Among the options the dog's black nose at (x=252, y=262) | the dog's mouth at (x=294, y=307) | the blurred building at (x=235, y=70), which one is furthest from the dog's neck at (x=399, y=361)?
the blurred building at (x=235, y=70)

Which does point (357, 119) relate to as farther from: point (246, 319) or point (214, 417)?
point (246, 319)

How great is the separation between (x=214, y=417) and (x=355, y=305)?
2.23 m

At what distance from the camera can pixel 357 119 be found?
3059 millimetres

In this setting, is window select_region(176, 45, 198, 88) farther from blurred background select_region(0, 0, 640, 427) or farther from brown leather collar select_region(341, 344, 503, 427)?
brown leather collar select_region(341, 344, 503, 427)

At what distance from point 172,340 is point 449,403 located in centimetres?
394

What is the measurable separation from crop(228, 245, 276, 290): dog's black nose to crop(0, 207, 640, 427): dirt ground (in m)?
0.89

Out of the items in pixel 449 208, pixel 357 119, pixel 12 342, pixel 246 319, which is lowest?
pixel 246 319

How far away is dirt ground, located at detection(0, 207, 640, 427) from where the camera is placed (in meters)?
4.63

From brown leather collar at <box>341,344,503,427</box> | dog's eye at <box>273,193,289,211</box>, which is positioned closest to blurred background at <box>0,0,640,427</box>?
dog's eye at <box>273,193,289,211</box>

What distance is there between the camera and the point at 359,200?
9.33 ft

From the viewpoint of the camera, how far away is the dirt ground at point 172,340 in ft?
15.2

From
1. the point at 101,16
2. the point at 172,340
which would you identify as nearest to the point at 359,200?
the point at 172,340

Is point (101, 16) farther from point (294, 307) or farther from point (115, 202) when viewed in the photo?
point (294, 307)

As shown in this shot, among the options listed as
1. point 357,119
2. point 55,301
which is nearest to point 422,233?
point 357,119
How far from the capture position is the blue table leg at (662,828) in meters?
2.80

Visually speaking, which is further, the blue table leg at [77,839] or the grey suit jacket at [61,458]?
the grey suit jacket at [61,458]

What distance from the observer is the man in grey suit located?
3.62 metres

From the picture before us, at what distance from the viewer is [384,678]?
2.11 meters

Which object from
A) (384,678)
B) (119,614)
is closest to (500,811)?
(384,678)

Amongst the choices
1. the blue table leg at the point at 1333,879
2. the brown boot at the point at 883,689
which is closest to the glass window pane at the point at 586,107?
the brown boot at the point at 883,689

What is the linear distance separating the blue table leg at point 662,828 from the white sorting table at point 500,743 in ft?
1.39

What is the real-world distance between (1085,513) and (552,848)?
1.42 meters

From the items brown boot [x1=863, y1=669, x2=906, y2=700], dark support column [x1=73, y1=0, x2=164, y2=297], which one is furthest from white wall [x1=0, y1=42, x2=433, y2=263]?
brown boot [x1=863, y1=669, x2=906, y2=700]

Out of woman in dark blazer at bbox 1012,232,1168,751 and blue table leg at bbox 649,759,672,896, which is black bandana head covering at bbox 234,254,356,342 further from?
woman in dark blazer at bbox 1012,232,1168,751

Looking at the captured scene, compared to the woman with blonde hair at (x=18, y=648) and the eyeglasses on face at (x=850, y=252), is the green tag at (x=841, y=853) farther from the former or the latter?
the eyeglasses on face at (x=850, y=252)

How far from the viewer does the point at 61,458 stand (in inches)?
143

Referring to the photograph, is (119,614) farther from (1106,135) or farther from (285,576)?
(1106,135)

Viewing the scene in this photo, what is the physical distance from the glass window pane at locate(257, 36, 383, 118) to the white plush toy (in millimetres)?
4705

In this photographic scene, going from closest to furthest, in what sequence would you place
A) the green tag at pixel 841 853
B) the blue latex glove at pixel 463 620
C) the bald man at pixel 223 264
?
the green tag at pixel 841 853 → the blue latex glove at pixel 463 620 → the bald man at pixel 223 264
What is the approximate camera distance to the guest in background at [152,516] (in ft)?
###
Copy every one of the lines above word for word.

Among the options the dog's black nose at (x=252, y=262) | the dog's mouth at (x=294, y=307) | the blurred building at (x=235, y=70), which one is furthest from the dog's neck at (x=399, y=361)?
the blurred building at (x=235, y=70)

Which does point (357, 119) relate to as farther from: point (246, 319) or point (214, 417)?
point (246, 319)

How great is the separation between (x=214, y=417) and (x=355, y=305)?
2.23 m

At what distance from the camera can pixel 357 119 be found?
3059 millimetres

In this setting, is window select_region(176, 45, 198, 88) farther from blurred background select_region(0, 0, 640, 427) or farther from brown leather collar select_region(341, 344, 503, 427)?
brown leather collar select_region(341, 344, 503, 427)

At what distance from point 172,340 is point 449,403 located in centimetres?
394

What is the measurable separation from crop(228, 245, 276, 290): dog's black nose to crop(0, 207, 640, 427): dirt ground (in m)?
0.89

Out of the items in pixel 449 208, pixel 357 119, pixel 12 342, pixel 246 319, which is lowest?
pixel 246 319

How far away is dirt ground, located at detection(0, 207, 640, 427) from where the camera is placed (in meters)?
4.63

From brown leather collar at <box>341,344,503,427</box> | dog's eye at <box>273,193,289,211</box>, which is positioned closest to blurred background at <box>0,0,640,427</box>?
dog's eye at <box>273,193,289,211</box>

What distance is there between the camera and the point at 359,200?
9.33 ft

From the viewpoint of the camera, how far away is the dirt ground at point 172,340 in ft?
15.2

From
1. the point at 101,16
2. the point at 172,340
which would you identify as nearest to the point at 359,200?
the point at 172,340

Is point (101, 16) farther from point (294, 307) or farther from point (115, 202) when viewed in the photo?
point (294, 307)

As shown in this shot, among the options listed as
1. point 357,119
2. point 55,301
which is nearest to point 422,233?
point 357,119
How far from the capture position is the blue table leg at (662,828) in meters?
2.80

Visually speaking, which is further, the blue table leg at [77,839] or the grey suit jacket at [61,458]?
the grey suit jacket at [61,458]

What distance from the observer is the man in grey suit located?
3.62 metres

From the picture before us, at what distance from the viewer is [384,678]?
2.11 meters

Which object from
A) (384,678)
B) (119,614)
is closest to (500,811)?
(384,678)

Amongst the choices
1. the blue table leg at the point at 1333,879
2. the brown boot at the point at 883,689
which is closest to the glass window pane at the point at 586,107?
the brown boot at the point at 883,689

What is the linear distance separating the blue table leg at point 662,828 from the white sorting table at point 500,743 in ft?
1.39

What is the real-world distance between (1085,513) and (552,848)?
1.42 meters

From the items brown boot [x1=863, y1=669, x2=906, y2=700], dark support column [x1=73, y1=0, x2=164, y2=297], which one is furthest from white wall [x1=0, y1=42, x2=433, y2=263]?
brown boot [x1=863, y1=669, x2=906, y2=700]

Out of woman in dark blazer at bbox 1012,232,1168,751 and blue table leg at bbox 649,759,672,896, which is black bandana head covering at bbox 234,254,356,342 further from?
woman in dark blazer at bbox 1012,232,1168,751

Looking at the captured scene, compared to the woman with blonde hair at (x=18, y=648) and the eyeglasses on face at (x=850, y=252), is the green tag at (x=841, y=853) farther from the former or the latter?
the eyeglasses on face at (x=850, y=252)

How far from the viewer does the point at 61,458 stand (in inches)?
143

Referring to the photograph, is (119,614) farther from (1106,135) or farther from (285,576)?
(1106,135)

Viewing the scene in this photo, what is the physical distance from the glass window pane at locate(257, 36, 383, 118) to the white plush toy (in millimetres)?
4705

In this photographic scene, going from closest to furthest, in what sequence would you place
A) the green tag at pixel 841 853
B) the blue latex glove at pixel 463 620
C) the bald man at pixel 223 264
?
the green tag at pixel 841 853 → the blue latex glove at pixel 463 620 → the bald man at pixel 223 264
What is the approximate camera distance to the guest in background at [152,516] (in ft)?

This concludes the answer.